Heinlein, and Small Prophets

I don’t usually think about science fiction as a genre with predictive power.  Sometimes technologies from science fiction appear on the battlefield or in my kitchen, but I rarely read old SF and think, “oh, yes, that’s exactly how that technological trend turned out.”  This might have something to do with the fact that I read more New Wave SF, which tends to be interested in the human story rather than techie prognostication, but I’ve read a decent quantity of harder SF and cyberpunk too.

On Saturday, during a con lull, I read the first few pages of Heinlein’s novel Space Cadet.  Our Hero arrives at Space Academy arrives, and gets a call from his father.  He pulls his phone out of his pocket; they have a quick chat of the “Hi Dad, yes I got there okay, everything’s great, I can’t talk now I’m in a crowd but I’ll call you back” variety.  Another new student looks over to Our Hero, smirks, and says “That’s why I pack my phone in my suitcase–so I can’t hear it ring.”

The exchange lasts for maybe three quarters of a small page.  The phone’s not called anything but a phone; the conversation is spare and what I’d call ‘well observed’ if there had been any way for Heinlein to observe conversations like this one.  There wasn’t, of course–Space Cadet was published in 1948.

Reading an accurate prophecy is a new kind of thrill for me.  I wonder what would happen if I tried to write one…

I’d probably fall on my face, of course, but it would be an interesting fall.

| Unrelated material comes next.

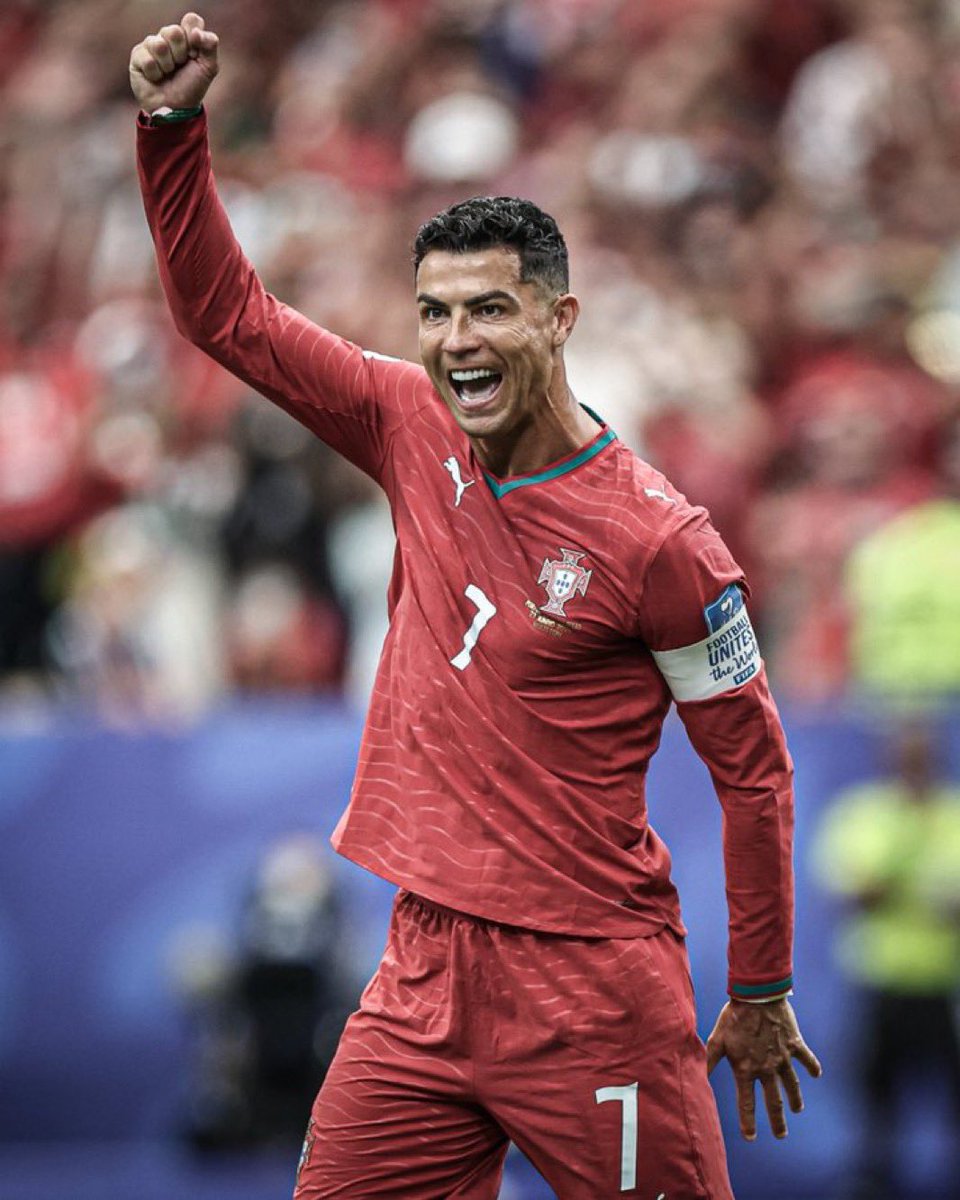 CAPArgento__'s tweet photo. el futbol tiene 800 años y nos tocó ver al máximo goleador y al mejor jugador de la historia. realmente emocionante. https://t.co/tleACWYbfs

One Response to “Heinlein, and Small Prophets”

  1. Benjamin Druhot

    Mmm, the Heinlein juveniles. So much goodness packed into those.

    As Heinlein once said (sorry I don’t have a citation handy, but I swear I’m not making this up), the one big thing that none of them (meaning scifi authors) got right was computers. Specifically, the miniaturization and resulting ubiquity of high-powered electronics. And he died in the 80s, before the cell phone culture we have today had really developed.
    I just recently finished reading through the books written thus far in Lois Bujold’s Vorkosigan Saga, and it’s been interesting to see modern ideas about computers being quietly retconned in as the publishing dates move forward. Quietly, because the series is mostly more interested in the human story than techie prognostication, but it’s there.